Student unions in Tunisian universities are the primary outlets for political activism among youth, from which many political leaders have emerged. Tunisia’s leading unions, the UGET and UGTE, have a tense relationship rooted in violent conflict and stark ideological differences. Since 2011, two unsuccessful attempts were made by the Ministry of Higher Education to reconcile the two student unions. Starting in 2015, USIP supported the ATF in designing and implementing a pilot dialogue between UGTE and UGET at the Higher Institute of Accounting and Management at the University of Manouba. The results were groundbreaking.

Key Results

  • The representatives of both unions collaborated for over two years to discuss their differences, common challenges they faced in the universities, and a framework of cooperation. 
  • With guidance from ATF, they developed a code of conduct which outlined the ethics and values of nonviolence. The university adopted this document as the official code of conduct for all newly enrolled students.
  • There were active efforts to prevent violence during the 2017 student union elections, as well as the institutionalization of a peace club with a mandate that serves both the unions and all students as a conflict prevention mechanism.
  • The Ministry of Higher Education adopted this model into the national reform strategy in 2018, mainstreaming the code of conduct and conflict resolution as a key theme in the ministry draft strategy.

Drivers of Conflict on the Tunisian-Libyan Border

Since 2011, informal trade and smuggling on the Tunisian-Libyan border has surged and become more complex, constituting the main business activity for youth and influential businessmen alike in southern Tunisia. However, following an ISIS attack in Ben Guerdane in 2016, the Tunisian government has securitized the border to combat external terrorist threats. Terrorism and COVID-19 destabilized border crossings and border trade, which resulted in further socio-economic vulnerability and tensions.
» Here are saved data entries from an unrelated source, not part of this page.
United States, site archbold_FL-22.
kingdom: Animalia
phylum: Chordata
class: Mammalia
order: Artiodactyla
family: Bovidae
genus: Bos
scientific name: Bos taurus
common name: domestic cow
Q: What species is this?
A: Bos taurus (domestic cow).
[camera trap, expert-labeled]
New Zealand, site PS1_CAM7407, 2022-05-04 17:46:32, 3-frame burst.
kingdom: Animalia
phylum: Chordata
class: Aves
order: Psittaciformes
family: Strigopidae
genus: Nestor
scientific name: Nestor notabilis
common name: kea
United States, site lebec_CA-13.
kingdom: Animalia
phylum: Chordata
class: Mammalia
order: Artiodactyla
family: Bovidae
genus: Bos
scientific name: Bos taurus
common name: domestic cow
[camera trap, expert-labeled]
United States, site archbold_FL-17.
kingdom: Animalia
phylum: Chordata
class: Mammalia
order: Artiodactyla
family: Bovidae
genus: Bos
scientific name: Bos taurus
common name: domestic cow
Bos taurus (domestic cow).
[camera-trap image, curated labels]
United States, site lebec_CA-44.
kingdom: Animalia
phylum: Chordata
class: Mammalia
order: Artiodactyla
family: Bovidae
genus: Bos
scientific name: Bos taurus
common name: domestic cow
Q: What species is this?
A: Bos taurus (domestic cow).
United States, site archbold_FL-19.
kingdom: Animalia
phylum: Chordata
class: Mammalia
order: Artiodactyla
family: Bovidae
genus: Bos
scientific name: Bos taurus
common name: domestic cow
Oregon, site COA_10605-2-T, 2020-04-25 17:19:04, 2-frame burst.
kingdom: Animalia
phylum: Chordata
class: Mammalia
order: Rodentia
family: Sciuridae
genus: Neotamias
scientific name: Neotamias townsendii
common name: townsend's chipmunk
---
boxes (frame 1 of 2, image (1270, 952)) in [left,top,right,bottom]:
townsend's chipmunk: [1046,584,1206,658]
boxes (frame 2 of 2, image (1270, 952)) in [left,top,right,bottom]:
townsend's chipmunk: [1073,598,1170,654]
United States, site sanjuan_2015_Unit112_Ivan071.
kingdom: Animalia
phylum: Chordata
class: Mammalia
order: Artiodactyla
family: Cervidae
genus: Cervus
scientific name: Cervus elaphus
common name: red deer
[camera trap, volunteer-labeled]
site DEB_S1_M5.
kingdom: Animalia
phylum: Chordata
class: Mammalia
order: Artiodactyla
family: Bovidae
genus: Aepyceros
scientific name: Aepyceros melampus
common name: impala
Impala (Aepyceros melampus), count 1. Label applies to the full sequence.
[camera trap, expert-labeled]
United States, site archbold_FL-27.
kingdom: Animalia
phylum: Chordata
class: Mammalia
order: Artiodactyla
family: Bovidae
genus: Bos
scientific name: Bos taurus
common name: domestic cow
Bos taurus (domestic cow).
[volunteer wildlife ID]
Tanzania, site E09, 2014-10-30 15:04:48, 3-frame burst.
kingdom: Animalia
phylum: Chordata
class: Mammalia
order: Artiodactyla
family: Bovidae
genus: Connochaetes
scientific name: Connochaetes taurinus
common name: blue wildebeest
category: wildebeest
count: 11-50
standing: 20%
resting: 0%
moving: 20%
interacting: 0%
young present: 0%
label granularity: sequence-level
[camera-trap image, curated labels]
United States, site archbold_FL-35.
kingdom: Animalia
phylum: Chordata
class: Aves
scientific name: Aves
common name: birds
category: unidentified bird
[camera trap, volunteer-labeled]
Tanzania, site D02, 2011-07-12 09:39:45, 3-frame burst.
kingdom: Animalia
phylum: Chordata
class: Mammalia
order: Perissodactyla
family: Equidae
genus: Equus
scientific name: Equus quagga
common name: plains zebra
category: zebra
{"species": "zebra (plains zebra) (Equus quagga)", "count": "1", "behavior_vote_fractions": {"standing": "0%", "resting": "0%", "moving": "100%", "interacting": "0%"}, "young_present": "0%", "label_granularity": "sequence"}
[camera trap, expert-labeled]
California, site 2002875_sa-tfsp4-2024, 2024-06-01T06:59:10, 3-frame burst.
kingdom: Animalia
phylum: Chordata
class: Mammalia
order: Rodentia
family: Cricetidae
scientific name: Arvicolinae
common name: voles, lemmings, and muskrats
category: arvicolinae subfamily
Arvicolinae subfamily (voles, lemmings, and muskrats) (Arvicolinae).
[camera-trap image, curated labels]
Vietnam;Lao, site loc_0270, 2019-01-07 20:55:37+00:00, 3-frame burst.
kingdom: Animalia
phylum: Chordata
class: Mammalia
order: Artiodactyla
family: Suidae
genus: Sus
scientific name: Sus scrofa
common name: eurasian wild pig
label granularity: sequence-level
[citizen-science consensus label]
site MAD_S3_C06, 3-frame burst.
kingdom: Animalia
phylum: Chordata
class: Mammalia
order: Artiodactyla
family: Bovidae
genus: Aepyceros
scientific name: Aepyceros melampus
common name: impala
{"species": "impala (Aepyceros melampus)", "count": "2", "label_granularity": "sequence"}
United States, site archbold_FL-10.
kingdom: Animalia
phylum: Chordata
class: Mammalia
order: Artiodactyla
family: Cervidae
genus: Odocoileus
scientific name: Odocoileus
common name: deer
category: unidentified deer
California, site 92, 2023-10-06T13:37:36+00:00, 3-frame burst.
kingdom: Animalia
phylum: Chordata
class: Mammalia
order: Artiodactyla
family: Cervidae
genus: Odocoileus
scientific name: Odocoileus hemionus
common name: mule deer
USIP engages with border stakeholders to better understand vulnerabilities to extremism and informal trade. In 2018, the TCF led an informal conflict assessment of the Ras Jedir border crossing with civil society, traders, political actors, local government, and border authorities. In 2020, USIP-Tunisia and Libya launched a research project that builds on the previous conflict assessment conducted by TCF members and provides a more comprehensive understanding of fragility, conflict, and opportunities for programming in the Tunisian and Libyan border region. The research project, implemented in partnership with UN Women and WFP, focuses on identifying the drivers of conflict and instability at the Tunisian-Libyan Borders.

Key Results

  • The border research informed USIP’s future programming on the Libyan-Tunisian borders.
  • The research findings informed national and local partners in Tunisia, such as the security forces, the municipality, and local associations in Ben Guerdane.